Retrieval augmented generation (RAG) enhances large language models (LLMs) by providing them with relevant external context. For example, when using a RAG system for a question-answer (QA) task, the LLM receives a context that may be a combination of information from multiple sources, such as public webpages, private document corpora, or knowledge graphs. Ideally, the LLM either produces the correct answer or responds with “I don’t know” if certain key information is lacking.
A main challenge with RAG systems is that they may mislead the user with hallucinated (and therefore incorrect) information. Another challenge is that most prior work only considers how relevant the context is to the user query. But we believe that the context’s relevance alone is the wrong thing to measure — we really want to know whether it provides enough information for the LLM to answer the question or not.

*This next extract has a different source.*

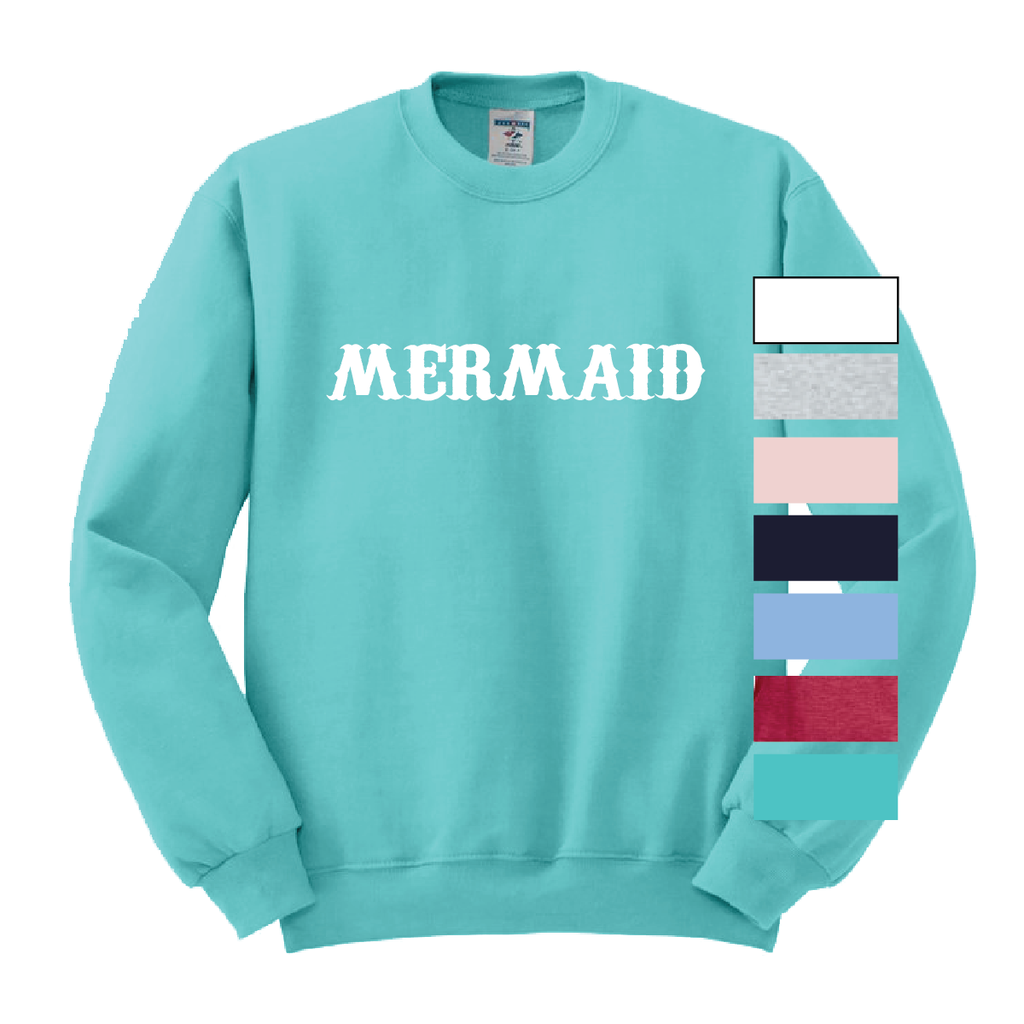 Mermaid Crewneck Sweatshirt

In “Sufficient Context: A New Lens on Retrieval Augmented Generation Systems”, which appeared at ICLR 2025, we study the idea of “sufficient context” in RAG systems. We show that it’s possible to know when an LLM has enough information to provide a correct answer to a question. We study the role that context (or lack thereof) plays in factual accuracy, and develop a way to quantify context sufficiency for LLMs. Our approach allows us to investigate the factors that influence the performance of RAG systems and to analyze when and why they succeed or fail.
Moreover, we have used these ideas to launch the LLM Re-Ranker in the Vertex AI RAG Engine. Our feature allows users to re-rank retrieved snippets based on their relevance to the query, leading to better retrieval metrics (e.g., nDCG) and better RAG system accuracy.